EPO revokes patent in the "Brüstle" case
In October 2011, The Court of Justice of the European Union (CJEU) issued its decision in Brüstle v Greenpeace (C-34/10), which relates to the patentability of technology based on the use of human embryonic stem cells (hESC).
The case related to a German patent granted to neuroscientist Oliver Brüstle in 1999, for a method of turning mammalian ES cells into neurons. Greenpeace filed a nullity action in the Federal Patent Court, arguing that claims to neural precursor cells derived from hESC contravened the morality provisions of German patent law. The German Federal Court of Justice (BGH) referred questions to the CJEU.

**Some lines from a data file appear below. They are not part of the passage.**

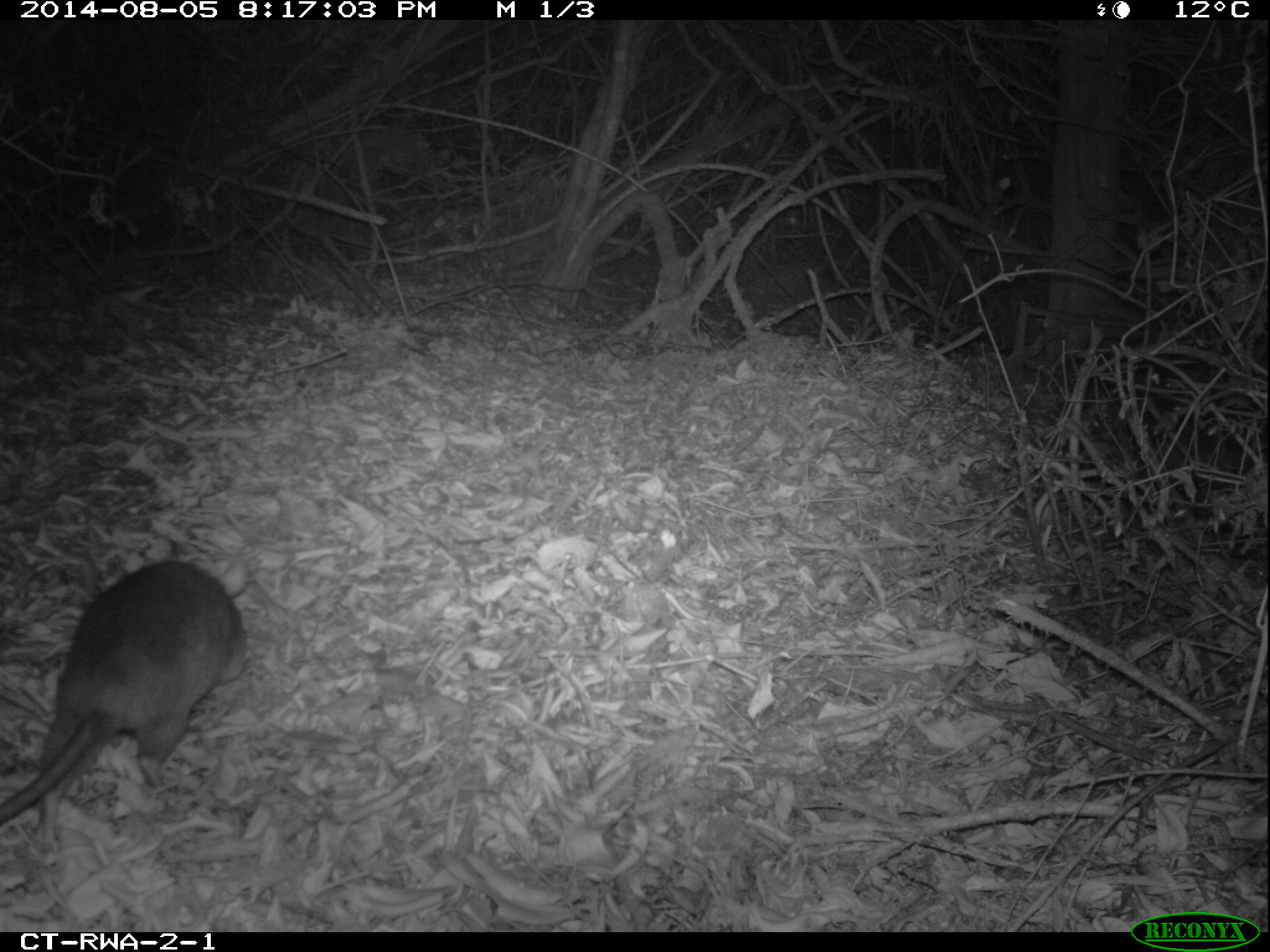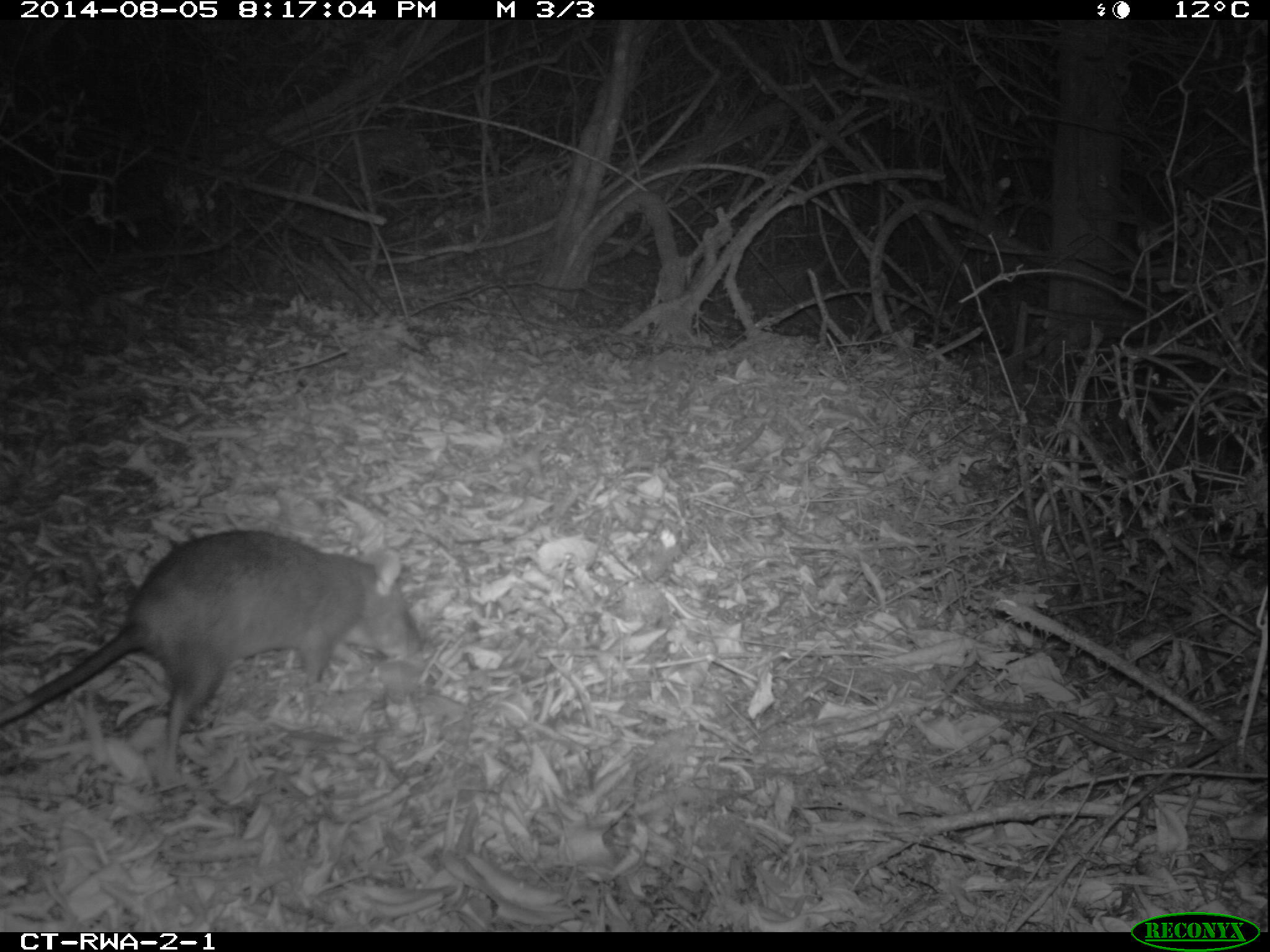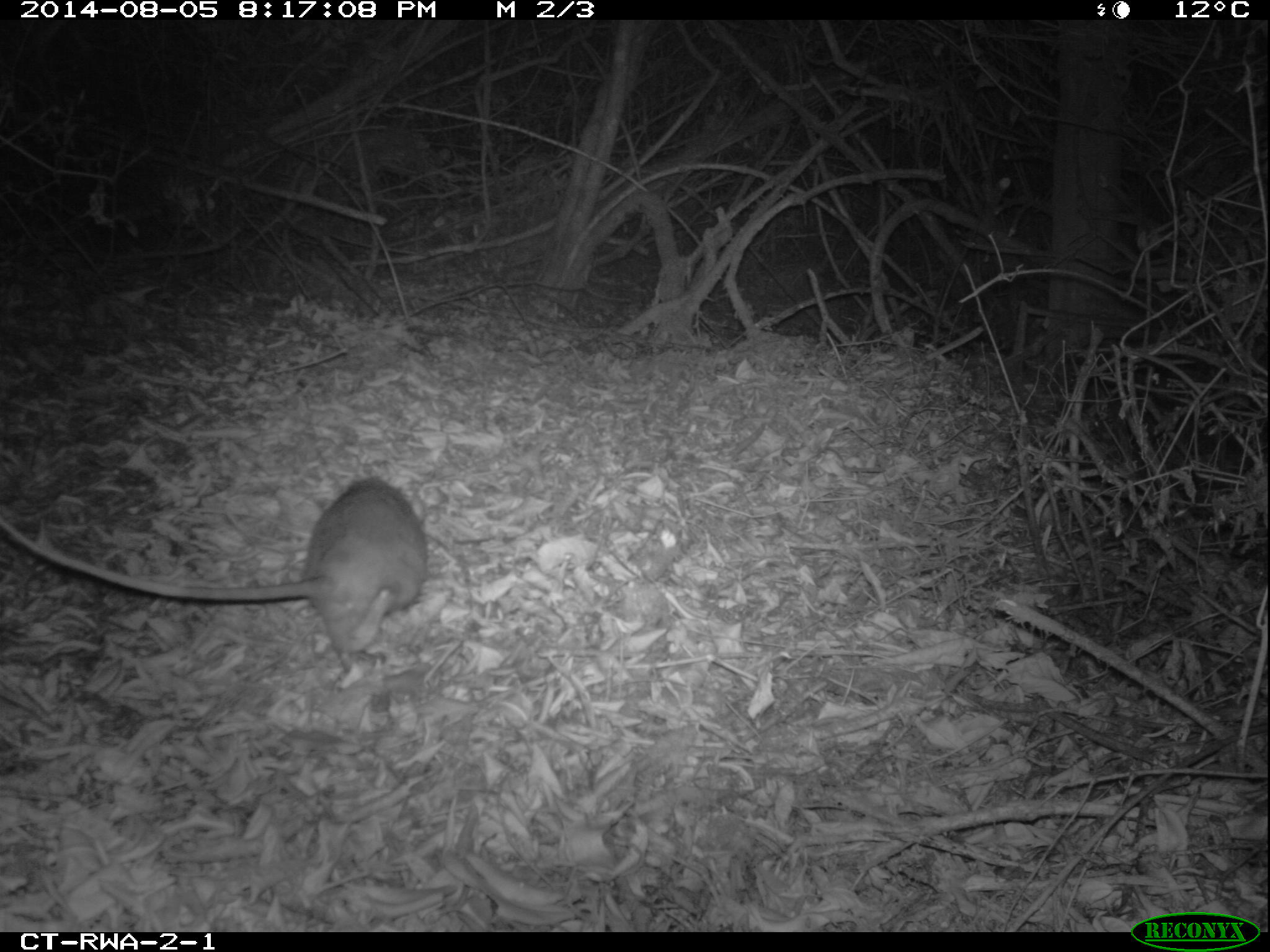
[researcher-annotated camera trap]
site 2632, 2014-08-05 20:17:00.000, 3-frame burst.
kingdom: Animalia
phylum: Chordata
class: Mammalia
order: Rodentia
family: Nesomyidae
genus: Cricetomys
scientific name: Cricetomys gambianus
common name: african giant pouched rat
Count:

Following the ruling of the CJEU, it was then left for the German Courts to decide on the allowability of the original patent.
At the end on November 2012, the German Federal Court of Justice ruled that Brüstle's patent DE19756864 could be maintained in amended form, overruling the German Patent Court's finding of partial invalidity at first instance.
In particular, the Court indicated that a general disclaimer excluding the destruction of human embryos could be used to render inventions relating to human embryonic stem cells patentable.
Parallel opposition proceedings were ongoing regarding the corresponding European patent, and parties following the two cases have been awaiting with interest the decision of the European Patent Office (EPO), and hearing their stance on the morality aspects of the claims.
The Opposition hearing on the European case was held last week, where the opposition division of the EPO decided to revoke the European patent. However, the patent was revoked on the grounds of “added matter”, i.e. the claims were considered to contain subject matter not disclosed in the original patent application. The added matter issue relates to the use of the disclaimer regarding the destruction of human embryos which was successfully introduced in the proceedings mentioned above, relating to the German patent.
The EPO has therefore avoided consideration of moral issues surrounding the patentability of inventions relating to human embryonic stem cells.
The Decision of the Opposition Division is open to appeal. If the case goes to appeal and the added matter issue is resolved, the morality issues may be reconsidered, either by the Technical Board of Appeal, or by the Opposition Division (if the case is remitted). However, it is likely to be a matter of years before this takes place.